Raising of crayfish led to the decrease in CH4 emissions and increase in N2O emissions under RC model in this study (Table 1). Mineralization of the forage residues in the field increased soil NH4+ contents (Fig. 2), which can facilitate CH4 oxidation (Bodelier et al. 2000, Bodelier 2011; Ellen and Frenzel 2001) and reduce CH4 emissions subsequently. The increased soil NH4+ contents by feeding (Fig. 2) can boost nitrification, thus increasing N2O emissions. Moreover, feeding can boost the foraging activity of crayfish, and thus accelerate the gas exchange among soil, water, and atmosphere, which would result in the increase in soil Eh (Fig. 3; Si et al. 2017; Xu et al. 2017b). The increase in soil Eh would decrease the activities of soil methanogens to reduce CH4 emissions. Higher Eh also enhances soil nitrification, and thus increases N2O emissions.

☆ ☆ ☆ ☆ ☆ ☆ ☆

> [Requirements]
**A)** Reproduce the passage on crayfish farming and field gas emissions from "Raising of crayfish" to "increases N2O emissions.".
**B)** Answer these questions from the passage on crayfish farming and field gas emissions:
(i) What soil contents did mineralization of the forage residues increase?
(ii) What activity of the crayfish does feeding boost?
(iii) What does an increase in soil Eh do to the activities of soil methanogens?
**C)** Continue the passage on crayfish farming and field gas emissions from the point where it stops.

> [Data shown]

☆ ☆ ☆ ☆ ☆ ☆ ☆

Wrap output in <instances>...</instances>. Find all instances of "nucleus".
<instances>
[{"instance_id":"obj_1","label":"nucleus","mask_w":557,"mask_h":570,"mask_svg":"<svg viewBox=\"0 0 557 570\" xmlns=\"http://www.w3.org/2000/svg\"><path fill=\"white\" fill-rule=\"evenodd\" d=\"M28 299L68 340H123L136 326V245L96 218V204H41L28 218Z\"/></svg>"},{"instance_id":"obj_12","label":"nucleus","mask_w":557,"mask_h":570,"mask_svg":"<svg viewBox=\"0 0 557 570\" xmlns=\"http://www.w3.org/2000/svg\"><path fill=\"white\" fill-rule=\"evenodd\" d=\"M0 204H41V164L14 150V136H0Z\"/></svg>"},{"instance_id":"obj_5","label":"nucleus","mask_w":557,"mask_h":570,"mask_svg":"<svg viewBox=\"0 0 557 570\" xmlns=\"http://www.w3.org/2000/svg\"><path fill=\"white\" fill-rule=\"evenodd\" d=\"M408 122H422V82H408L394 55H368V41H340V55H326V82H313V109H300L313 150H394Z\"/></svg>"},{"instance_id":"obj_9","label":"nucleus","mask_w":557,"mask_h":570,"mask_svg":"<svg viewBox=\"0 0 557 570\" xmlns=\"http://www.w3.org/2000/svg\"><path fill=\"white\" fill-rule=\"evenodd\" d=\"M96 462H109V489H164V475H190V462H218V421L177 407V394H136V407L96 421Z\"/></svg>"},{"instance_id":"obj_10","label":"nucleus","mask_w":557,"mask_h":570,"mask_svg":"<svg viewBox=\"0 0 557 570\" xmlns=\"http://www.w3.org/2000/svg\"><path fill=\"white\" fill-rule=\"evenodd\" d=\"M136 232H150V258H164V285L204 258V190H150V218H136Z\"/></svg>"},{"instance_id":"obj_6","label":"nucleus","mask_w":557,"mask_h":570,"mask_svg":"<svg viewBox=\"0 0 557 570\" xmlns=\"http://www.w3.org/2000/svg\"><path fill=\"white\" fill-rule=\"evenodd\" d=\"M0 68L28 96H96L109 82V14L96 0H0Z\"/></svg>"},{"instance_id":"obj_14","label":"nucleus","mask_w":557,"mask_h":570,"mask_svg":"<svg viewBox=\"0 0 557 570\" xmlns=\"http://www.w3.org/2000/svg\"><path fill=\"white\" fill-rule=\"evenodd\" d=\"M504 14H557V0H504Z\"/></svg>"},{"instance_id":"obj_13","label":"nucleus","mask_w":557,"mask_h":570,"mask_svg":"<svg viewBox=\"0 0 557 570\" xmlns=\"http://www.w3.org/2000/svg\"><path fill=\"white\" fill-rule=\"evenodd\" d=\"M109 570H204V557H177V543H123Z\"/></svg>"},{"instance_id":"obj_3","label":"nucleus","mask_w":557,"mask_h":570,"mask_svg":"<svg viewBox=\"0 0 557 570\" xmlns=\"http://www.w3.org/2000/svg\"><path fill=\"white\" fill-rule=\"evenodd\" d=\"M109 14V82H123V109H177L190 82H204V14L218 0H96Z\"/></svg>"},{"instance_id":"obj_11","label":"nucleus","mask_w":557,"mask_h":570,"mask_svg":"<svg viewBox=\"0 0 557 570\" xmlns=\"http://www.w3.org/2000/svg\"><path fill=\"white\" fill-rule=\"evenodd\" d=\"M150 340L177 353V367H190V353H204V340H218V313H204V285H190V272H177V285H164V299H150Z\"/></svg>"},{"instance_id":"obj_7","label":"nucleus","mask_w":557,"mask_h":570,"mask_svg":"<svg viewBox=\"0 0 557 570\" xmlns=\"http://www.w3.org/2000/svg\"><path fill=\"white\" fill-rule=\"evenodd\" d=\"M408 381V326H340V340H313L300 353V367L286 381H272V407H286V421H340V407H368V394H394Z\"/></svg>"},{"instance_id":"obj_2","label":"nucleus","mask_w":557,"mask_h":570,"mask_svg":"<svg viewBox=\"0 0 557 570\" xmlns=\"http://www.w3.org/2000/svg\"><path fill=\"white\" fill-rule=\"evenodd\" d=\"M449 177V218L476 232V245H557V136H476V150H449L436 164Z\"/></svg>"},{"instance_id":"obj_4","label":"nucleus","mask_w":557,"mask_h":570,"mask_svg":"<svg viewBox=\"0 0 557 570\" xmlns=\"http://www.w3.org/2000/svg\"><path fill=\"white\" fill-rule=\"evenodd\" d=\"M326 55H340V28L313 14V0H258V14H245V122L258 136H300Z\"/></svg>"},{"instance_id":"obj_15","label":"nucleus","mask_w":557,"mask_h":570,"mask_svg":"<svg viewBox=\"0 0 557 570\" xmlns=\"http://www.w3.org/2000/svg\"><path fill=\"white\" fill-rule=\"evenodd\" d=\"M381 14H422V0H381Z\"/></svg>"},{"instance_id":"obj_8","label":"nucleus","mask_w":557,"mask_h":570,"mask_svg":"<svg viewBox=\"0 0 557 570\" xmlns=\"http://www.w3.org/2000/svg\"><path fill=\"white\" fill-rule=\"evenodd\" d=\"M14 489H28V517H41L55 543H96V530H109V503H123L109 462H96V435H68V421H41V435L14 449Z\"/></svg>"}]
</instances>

☆ ☆ ☆ ☆ ☆ ☆ ☆

> [Task answers]
**A)**
Raising of crayfish led to the decrease in CH4 emissions and increase in N2O emissions under RC model in this study (Table 1). Mineralization of the forage residues in the field increased soil NH4+ contents (Fig. 2), which can facilitate CH4 oxidation (Bodelier et al. 2000, Bodelier 2011; Ellen and Frenzel 2001) and reduce CH4 emissions subsequently. The increased soil NH4+ contents by feeding (Fig. 2) can boost nitrification, thus increasing N2O emissions. Moreover, feeding can boost the foraging activity of crayfish, and thus accelerate the gas exchange among soil, water, and atmosphere, which would result in the increase in soil Eh (Fig. 3; Si et al. 2017; Xu et al. 2017b). The increase in soil Eh would decrease the activities of soil methanogens to reduce CH4 emissions. Higher Eh also enhances soil nitrification, and thus increases N2O emissions.

**B)**
(i) Soil NH4+ contents.
(ii) Their foraging activity.
(iii) It decreases them.

**C)**
The stocking of crayfish into the fields decreased CH4 emissions (Table 1), which is similar to the result previously reported (Cao et al. 2017; Xu et al. 2017b). This result may be explained by the following reasons. Firstly, the crayfish can dig burrows for refuge, and disturb soil surface and plow the pan of paddy fields, thus improving soil permeability and Eh (Fig. 3; Si et al. 2017; Xu et al. 2017b). The elevated soil Eh will inhibit CH4 emissions. Secondly, the crayfish, an omnivore animal, can suppress weeds in the paddy fields, and thus reduce the consumption of floodwater dissolved O2 by weeds, resulting in an increase in soil Eh (Fig. 3) and CH4 oxidation subsequently. Thirdly, the foraging of crayfish in the fields increases the contact opportunity between soil and O2, which will improve soil Eh (Fig. 3) and thus lead to a decrease in CH4 emissions. Finally, the crayfish can eat rice stubbles retained in the fields, which accordingly reduces CH4 production from rice stubble decomposition under flooding conditions. In contrast, RC treatments increased N2O emissions relative to RM treatments (Table 1) possibly due to the increase in soil Eh (Fig. 3). The activities of digging burrows and foraging of crayfish improve the gas exchange among soil, water, and O2, as well as enhance soil Eh (Fig. 3), which thereby results in more N2O production from nitrification. Moreover, the excretions of crayfish can provide C and N substrates for nitrification and denitrification to promote N2O emissions (Si et al. 2017; Xu et al. 2017b).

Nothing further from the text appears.